Start of SOURCE DOCUMENT
Monday, July 07, 2008

Ponnuru on Obama on Abortion (As of Now)

Ramesh Ponnuru weighs in:
1) Obama and Linda Douglass are obviously revising what he said, not clarifying it. Maybe his words just came out wrong in The Relevant interview—that happens even to famously eloquent people—but the latest remarks contradict the earlier ones. In the initial interview, he said that late-term abortions should be allowed only if the mother had a "serious physical issue that arises in pregnancy." (Incidentally, in 1997 Tom Daschle made a legislative proposal to this effect as an alternative to a ban on partial-birth abortions.) Now he is adding "serious clinical mental-health diseases" to the mix. He is excluding only "feeling blue" as a reason to allow a late-term abortion.

2) Obama says that the Supreme Court has never interpreted Roe to mean that late-term abortions should be allowed just because the woman "feel[s] blue." At best, he is being highly misleading. To review: Roe said that states could prohibit late-term abortions so long as they made an exception for the health of the mother. The Supreme Court handed down Doe v. Bolton on the same day as Roe. Both opinions were written by Justice Harry Blackmun, who said that they were "to be read together." In Doe, Blackmun wrote that health should be viewed "in the light of all factors—physical, emotional, psychological, familial, and the woman's age—relevant to the well-being of the patient."
End of SOURCE DOCUMENT
Start of DATA
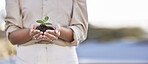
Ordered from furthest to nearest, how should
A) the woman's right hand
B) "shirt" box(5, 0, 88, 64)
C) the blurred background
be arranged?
the blurred background → "shirt" box(5, 0, 88, 64) → the woman's right hand

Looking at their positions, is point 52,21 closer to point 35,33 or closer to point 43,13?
point 43,13

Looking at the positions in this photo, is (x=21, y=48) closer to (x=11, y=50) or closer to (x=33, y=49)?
(x=33, y=49)

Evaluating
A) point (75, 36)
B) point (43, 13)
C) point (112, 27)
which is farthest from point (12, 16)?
point (112, 27)

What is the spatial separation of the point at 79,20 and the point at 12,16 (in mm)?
246

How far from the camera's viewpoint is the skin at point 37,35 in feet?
3.12

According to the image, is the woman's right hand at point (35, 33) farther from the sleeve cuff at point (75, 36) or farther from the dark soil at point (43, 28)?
the sleeve cuff at point (75, 36)

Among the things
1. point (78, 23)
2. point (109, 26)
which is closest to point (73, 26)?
point (78, 23)

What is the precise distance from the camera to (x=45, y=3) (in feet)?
3.59

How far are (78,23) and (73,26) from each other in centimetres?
3

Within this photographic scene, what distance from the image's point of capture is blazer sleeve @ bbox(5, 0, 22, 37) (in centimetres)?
108

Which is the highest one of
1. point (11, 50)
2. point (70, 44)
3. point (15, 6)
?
point (15, 6)

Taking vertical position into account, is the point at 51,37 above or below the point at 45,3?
below

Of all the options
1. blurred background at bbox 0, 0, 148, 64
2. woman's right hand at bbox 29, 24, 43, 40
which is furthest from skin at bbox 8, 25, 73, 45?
blurred background at bbox 0, 0, 148, 64

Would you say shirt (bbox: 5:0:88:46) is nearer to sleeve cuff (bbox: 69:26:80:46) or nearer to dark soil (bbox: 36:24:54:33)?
sleeve cuff (bbox: 69:26:80:46)
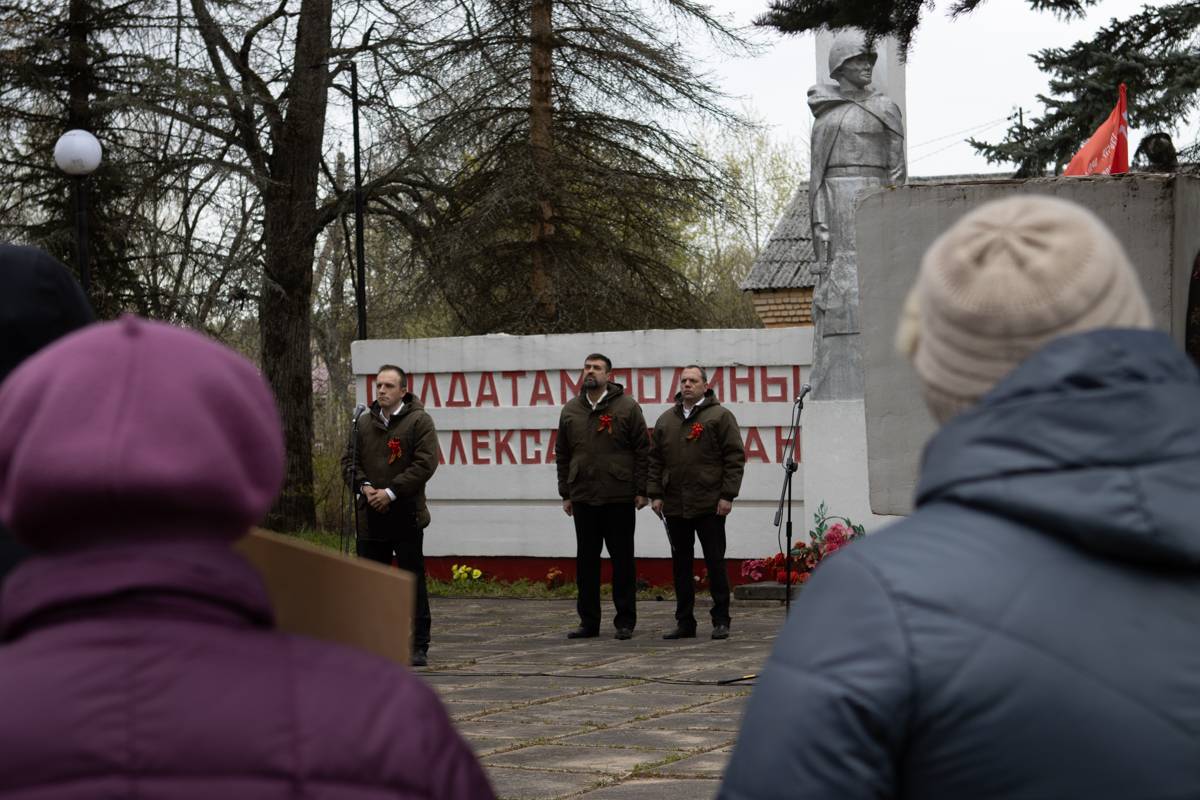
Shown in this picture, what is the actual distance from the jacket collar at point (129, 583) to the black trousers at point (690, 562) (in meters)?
11.2

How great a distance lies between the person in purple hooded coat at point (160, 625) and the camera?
End of DATA
WHAT THIS EXERCISE ASKS:
1. Can you rewrite the paragraph of the abortion post that begins "1) Obama and Linda Douglass" as a short bulleted list that keeps its main facts?
2. Could you continue the post on Ponnuru's view of Obama's abortion remarks from where it stops?

ANSWERS BELOW:
1.
- Obama and Linda Douglass are revising what he said, not clarifying it.
- His words may have come out wrong in The Relevant interview, but his latest remarks contradict the earlier ones.
- In that first interview, he said late-term abortions should be allowed only if the mother had a "serious physical issue that arises in pregnancy."
- In 1997, Tom Daschle proposed legislation to this effect as an alternative to a ban on partial-birth abortions.
- Obama now adds "serious clinical mental-health diseases" as a reason.
- The only reason he rules out for a late-term abortion is "feeling blue."

2.
As a result of Roe and Doe, abortion has been effectively legalized at any stage of pregnancy. The requirement of a broad health exception is the reason that the number of people prosecuted for committing late-term abortions has been vanishingly small since 1973, even though the vast majority of Americans believe such abortions should be illegal.

3) Obama engaged in a little spin even in the Relevant interview. In the Illinois state legislature he had refused to vote for, and spoken out against, a bill to protect infants who survived abortions. (At some points in the bill's progress he voted "no," at other points "present.") His stand had caused some pro-lifers to label Obama the most pro-abortion candidate ever nominated by a major political party.

He said that the bill was "actually designed to overturn Roe v. Wade," and was not "going to pass constitutional muster." He has said on other occasions that he favored the federal version of the legislation because it included a stipulation that nothing in it would interfere with the right to kill a human being who had not yet been born. This claim is ridiculous. The born-alive bill was never going to "overturn Roe," and the presence or absence of this interpretive clause was never going to make a bit of difference. (And if Obama was using the phrase "pass constitutional muster" to imply a prediction about the fate of the law in the courts, which is how the phrase is often used, then he was wrong.)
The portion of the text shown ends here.